··· Dataset content

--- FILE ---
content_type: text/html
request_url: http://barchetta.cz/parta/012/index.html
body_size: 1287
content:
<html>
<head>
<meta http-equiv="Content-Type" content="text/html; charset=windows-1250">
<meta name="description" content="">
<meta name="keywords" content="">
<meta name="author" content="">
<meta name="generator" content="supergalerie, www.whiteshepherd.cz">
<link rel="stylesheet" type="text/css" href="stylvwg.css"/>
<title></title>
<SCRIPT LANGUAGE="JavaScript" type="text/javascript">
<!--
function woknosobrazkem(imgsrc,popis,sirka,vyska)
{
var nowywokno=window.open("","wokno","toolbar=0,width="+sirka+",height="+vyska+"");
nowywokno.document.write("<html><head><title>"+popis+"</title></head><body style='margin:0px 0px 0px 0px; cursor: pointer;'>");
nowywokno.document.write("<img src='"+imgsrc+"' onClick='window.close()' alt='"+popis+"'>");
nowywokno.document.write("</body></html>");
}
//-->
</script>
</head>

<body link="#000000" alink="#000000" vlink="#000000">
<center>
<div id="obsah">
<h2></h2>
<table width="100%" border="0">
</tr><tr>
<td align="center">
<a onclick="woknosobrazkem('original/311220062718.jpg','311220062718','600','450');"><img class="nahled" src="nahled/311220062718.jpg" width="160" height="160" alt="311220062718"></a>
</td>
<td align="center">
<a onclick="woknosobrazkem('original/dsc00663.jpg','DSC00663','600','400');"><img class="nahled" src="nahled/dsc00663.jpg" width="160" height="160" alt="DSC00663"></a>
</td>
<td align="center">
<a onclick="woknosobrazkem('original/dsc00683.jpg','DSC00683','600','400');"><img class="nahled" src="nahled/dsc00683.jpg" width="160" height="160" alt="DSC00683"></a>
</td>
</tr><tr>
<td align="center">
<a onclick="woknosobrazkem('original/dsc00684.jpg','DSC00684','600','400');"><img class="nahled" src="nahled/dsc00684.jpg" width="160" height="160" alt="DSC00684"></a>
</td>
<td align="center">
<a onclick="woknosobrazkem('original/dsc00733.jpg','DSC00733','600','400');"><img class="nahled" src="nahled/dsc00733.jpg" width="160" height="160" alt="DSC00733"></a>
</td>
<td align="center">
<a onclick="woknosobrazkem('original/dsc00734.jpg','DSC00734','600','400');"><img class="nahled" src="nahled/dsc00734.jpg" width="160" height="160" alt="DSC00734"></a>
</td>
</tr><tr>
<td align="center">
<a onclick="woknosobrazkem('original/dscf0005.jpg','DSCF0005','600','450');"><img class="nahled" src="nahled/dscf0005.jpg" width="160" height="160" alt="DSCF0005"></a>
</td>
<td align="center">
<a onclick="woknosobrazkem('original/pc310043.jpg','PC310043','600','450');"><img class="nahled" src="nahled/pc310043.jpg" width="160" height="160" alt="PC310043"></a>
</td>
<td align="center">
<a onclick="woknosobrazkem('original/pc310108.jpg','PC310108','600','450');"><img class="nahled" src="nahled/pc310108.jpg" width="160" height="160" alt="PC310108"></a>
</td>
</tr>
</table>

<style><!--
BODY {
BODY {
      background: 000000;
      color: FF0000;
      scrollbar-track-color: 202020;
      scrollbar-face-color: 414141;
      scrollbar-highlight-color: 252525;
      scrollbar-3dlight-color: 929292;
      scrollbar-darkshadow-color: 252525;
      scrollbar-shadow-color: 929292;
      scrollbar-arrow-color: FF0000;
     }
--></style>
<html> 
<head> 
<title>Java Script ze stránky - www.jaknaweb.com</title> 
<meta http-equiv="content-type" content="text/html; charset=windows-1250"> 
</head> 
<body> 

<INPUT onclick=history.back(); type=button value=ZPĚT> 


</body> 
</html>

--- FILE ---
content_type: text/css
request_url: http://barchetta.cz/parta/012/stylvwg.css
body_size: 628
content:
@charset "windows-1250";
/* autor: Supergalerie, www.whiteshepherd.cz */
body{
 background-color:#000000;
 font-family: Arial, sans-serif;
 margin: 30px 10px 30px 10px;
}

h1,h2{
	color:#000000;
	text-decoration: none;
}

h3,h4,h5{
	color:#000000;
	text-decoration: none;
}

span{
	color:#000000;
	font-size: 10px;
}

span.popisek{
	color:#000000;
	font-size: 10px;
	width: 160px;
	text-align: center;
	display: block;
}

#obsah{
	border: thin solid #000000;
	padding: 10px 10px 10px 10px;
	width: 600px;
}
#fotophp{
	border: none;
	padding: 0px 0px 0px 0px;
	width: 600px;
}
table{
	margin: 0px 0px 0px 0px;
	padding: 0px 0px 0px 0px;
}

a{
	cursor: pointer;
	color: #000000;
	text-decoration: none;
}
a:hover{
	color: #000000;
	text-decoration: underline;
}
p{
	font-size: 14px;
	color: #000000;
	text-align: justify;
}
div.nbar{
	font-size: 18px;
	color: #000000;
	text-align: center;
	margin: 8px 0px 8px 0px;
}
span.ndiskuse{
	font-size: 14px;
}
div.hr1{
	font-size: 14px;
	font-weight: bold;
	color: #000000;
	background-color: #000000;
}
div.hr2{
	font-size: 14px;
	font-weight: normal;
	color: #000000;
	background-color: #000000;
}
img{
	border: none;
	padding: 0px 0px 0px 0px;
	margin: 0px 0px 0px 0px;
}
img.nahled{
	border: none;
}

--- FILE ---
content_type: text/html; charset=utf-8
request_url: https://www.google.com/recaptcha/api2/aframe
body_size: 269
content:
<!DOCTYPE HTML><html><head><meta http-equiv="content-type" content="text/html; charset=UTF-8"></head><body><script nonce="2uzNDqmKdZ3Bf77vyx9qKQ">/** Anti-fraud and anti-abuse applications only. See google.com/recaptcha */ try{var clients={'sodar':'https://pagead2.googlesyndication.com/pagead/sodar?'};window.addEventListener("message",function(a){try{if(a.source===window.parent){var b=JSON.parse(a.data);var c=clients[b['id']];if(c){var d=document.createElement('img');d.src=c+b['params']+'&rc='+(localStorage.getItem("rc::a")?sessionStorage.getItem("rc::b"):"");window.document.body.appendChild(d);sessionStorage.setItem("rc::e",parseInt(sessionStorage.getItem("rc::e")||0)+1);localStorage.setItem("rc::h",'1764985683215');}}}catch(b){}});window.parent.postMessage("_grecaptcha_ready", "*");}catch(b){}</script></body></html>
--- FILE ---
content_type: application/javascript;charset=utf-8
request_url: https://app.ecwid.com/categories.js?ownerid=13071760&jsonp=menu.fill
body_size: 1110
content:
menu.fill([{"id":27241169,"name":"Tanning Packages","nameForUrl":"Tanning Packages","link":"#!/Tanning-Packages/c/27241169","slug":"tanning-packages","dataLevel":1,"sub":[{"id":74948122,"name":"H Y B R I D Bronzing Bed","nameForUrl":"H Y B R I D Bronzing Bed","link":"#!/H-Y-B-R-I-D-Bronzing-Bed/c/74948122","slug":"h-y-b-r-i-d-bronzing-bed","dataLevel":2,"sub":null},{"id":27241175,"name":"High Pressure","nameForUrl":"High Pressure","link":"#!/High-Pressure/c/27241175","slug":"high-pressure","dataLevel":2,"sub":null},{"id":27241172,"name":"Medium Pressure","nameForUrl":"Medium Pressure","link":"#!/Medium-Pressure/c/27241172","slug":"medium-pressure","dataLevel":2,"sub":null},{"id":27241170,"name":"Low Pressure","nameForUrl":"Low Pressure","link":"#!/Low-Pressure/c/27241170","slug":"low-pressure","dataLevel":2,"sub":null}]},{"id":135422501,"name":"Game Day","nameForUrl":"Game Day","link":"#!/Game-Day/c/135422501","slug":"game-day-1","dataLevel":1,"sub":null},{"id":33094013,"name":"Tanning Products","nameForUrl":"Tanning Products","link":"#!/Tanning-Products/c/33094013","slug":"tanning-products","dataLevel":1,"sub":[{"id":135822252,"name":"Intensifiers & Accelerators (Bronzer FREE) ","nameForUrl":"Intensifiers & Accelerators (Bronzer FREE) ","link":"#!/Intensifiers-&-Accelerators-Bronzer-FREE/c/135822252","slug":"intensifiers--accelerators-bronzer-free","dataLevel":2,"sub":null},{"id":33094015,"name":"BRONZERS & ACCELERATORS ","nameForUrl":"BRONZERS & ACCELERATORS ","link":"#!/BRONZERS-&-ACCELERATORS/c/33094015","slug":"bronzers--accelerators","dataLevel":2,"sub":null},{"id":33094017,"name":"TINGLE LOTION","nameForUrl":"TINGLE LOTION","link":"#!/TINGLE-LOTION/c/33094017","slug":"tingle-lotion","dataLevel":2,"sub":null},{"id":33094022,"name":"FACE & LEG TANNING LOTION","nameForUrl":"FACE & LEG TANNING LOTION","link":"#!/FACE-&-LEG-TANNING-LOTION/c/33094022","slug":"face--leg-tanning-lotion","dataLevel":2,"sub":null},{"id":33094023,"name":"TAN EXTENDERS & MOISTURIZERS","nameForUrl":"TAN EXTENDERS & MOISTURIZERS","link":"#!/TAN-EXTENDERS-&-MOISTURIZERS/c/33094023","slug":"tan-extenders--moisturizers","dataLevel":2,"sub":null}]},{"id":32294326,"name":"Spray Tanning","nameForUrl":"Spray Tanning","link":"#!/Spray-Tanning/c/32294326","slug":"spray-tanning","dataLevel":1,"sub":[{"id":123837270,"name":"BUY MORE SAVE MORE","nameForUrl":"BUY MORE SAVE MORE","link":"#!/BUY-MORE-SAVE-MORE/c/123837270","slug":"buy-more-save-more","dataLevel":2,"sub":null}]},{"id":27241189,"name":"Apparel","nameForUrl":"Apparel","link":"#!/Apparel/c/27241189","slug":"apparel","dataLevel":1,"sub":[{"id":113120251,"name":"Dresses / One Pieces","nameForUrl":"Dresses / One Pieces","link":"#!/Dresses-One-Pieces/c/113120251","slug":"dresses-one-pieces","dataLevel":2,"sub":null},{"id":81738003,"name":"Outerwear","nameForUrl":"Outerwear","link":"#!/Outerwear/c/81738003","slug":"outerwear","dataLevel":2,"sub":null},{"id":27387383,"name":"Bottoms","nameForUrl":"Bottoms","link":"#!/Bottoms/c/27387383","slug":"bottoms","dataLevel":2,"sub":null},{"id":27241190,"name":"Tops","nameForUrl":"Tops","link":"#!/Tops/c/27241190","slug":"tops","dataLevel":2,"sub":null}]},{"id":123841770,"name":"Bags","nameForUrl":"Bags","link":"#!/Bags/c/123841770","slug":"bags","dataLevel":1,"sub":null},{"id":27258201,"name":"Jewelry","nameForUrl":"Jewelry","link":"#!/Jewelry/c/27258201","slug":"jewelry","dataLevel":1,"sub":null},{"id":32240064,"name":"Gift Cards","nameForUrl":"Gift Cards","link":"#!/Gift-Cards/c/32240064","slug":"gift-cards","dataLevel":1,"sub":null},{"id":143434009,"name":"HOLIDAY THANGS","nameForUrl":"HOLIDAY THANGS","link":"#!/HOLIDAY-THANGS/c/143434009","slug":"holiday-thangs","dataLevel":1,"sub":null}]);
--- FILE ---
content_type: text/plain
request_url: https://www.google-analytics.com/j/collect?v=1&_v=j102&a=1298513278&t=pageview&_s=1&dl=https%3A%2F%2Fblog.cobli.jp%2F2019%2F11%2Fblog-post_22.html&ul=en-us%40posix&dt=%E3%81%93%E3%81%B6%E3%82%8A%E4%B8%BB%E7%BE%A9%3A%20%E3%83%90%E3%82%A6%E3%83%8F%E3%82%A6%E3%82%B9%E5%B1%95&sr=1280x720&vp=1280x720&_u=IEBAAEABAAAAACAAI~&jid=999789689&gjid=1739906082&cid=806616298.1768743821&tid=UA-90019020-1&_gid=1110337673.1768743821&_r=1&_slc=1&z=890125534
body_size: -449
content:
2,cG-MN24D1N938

······

» **Problem**
What lines in the data above carry "stylvwg"? Return them all.

» **Answer below**
<link rel="stylesheet" type="text/css" href="stylvwg.css"/>
request_url: http://barchetta.cz/parta/012/stylvwg.css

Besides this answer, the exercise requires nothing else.